#### Written instruction A
Please quote the part of the tuning article starting with "I’ve already written" and going on through "especially before 1300.".

Quarter-Comma Meantone (Part 1)

Azimuth 2023-12-13

I’ve spent the last few weeks drawing pictures of tuning systems, since I realized this is a good way to show off their mathematical beauty. Now I’ll start deploying them!

I’ve already written about the first two hugely important tuning systems in Western music:

• Pythagorean tuning.

• Just intonation.

It’s time to introduce the third: ‘quarter-comma meantone’.

But first, remember the story so far!

Pythagorean tuning may go back to Mesopotamia, but it was widely discussed by Greek mathematicians—perhaps including Pythagoras, whose life is mainly the stuff of legends written down centuries later, but more certainly Eratosthenes, and definitely Ptolemy. It was widely used in western Europe in the middle ages, especially before 1300.

The principle behind Pythagorean tuning is to start with some pitch and go up and down from there by ‘Pythagorean fifths’—repeatedly multiplying and dividing the frequency by 3/2—until you get two pitches that are almost 7 octaves apart. Here I’ll do it starting with C:

But there are some problems. The highest tone is a bit less than 7 octaves above the lowest tone! Their frequency ratio is called the Pythagorean comma. And we get a total of 13 tones, not 12.

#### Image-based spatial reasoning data
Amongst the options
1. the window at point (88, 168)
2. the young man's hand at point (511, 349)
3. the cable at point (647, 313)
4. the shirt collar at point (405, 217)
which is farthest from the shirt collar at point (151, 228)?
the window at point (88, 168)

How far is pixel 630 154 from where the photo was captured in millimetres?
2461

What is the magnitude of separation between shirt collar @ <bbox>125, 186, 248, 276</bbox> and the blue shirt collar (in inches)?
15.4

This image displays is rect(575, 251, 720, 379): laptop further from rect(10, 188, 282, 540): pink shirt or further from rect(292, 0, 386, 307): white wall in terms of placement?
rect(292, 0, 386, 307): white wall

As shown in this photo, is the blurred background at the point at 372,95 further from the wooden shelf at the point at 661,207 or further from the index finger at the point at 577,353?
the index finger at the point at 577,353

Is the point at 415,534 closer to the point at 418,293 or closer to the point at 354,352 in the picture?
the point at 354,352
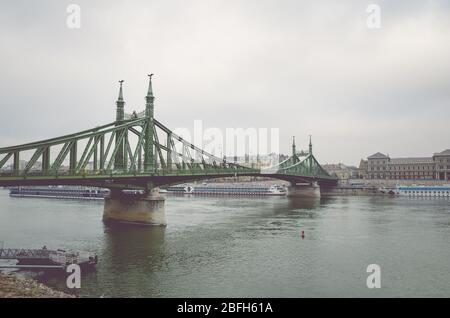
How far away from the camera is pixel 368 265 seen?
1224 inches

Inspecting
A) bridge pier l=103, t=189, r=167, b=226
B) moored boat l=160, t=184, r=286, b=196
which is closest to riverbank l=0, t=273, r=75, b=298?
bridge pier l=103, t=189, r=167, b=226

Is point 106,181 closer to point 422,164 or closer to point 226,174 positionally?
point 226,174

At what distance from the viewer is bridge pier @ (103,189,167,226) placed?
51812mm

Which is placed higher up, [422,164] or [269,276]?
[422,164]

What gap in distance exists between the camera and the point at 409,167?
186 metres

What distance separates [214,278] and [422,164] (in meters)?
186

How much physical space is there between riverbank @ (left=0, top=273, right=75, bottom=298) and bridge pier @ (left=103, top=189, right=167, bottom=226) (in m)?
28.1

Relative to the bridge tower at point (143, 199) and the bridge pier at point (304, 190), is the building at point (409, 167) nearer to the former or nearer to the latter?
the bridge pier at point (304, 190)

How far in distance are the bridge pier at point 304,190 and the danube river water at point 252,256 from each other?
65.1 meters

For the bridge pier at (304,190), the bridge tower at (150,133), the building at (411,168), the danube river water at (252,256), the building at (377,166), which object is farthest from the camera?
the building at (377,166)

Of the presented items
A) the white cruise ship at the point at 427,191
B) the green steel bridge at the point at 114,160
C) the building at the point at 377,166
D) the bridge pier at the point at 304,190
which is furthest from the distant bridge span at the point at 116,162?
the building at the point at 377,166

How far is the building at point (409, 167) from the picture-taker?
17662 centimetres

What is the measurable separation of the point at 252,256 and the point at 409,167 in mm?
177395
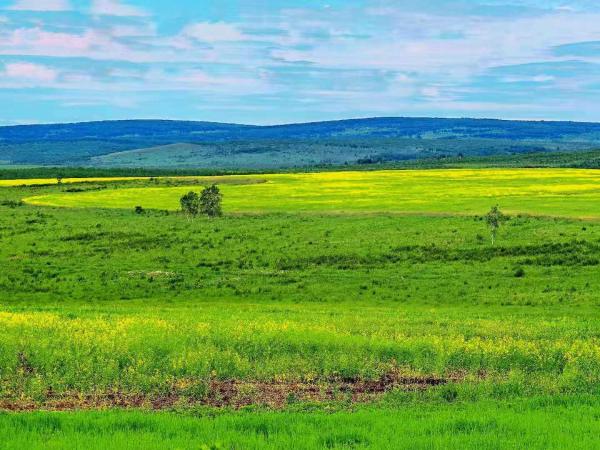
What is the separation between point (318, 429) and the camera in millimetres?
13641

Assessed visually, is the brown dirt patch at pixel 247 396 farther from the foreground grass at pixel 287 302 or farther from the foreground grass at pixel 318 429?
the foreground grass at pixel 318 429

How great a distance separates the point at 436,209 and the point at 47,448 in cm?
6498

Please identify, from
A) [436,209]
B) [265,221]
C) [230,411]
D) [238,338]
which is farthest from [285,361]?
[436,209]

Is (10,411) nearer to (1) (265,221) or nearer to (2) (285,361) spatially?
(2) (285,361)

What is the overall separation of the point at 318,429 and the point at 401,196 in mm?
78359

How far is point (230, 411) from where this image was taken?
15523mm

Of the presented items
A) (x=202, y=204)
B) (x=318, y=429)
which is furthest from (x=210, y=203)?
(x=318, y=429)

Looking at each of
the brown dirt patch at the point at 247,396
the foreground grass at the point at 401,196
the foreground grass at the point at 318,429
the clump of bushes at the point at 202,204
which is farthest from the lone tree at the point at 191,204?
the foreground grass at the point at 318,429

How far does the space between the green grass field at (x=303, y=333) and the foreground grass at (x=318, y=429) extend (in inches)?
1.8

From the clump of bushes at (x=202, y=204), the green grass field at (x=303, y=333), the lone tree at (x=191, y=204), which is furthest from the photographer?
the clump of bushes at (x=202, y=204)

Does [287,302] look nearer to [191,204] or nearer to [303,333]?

#### Written instruction B
Pull out every line of the records that contains the word "separates".

#### Worked answer A
I’ve already written about the first two hugely important tuning systems in Western music:

• Pythagorean tuning.

• Just intonation.

It’s time to introduce the third: ‘quarter-comma meantone’.

But first, remember the story so far!

Pythagorean tuning may go back to Mesopotamia, but it was widely discussed by Greek mathematicians—perhaps including Pythagoras, whose life is mainly the stuff of legends written down centuries later, but more certainly Eratosthenes, and definitely Ptolemy. It was widely used in western Europe in the middle ages, especially before 1300.

#### Worked answer B
What distance separates [214,278] and [422,164] (in meters)?
How great a distance separates the point at 436,209 and the point at 47,448 in cm?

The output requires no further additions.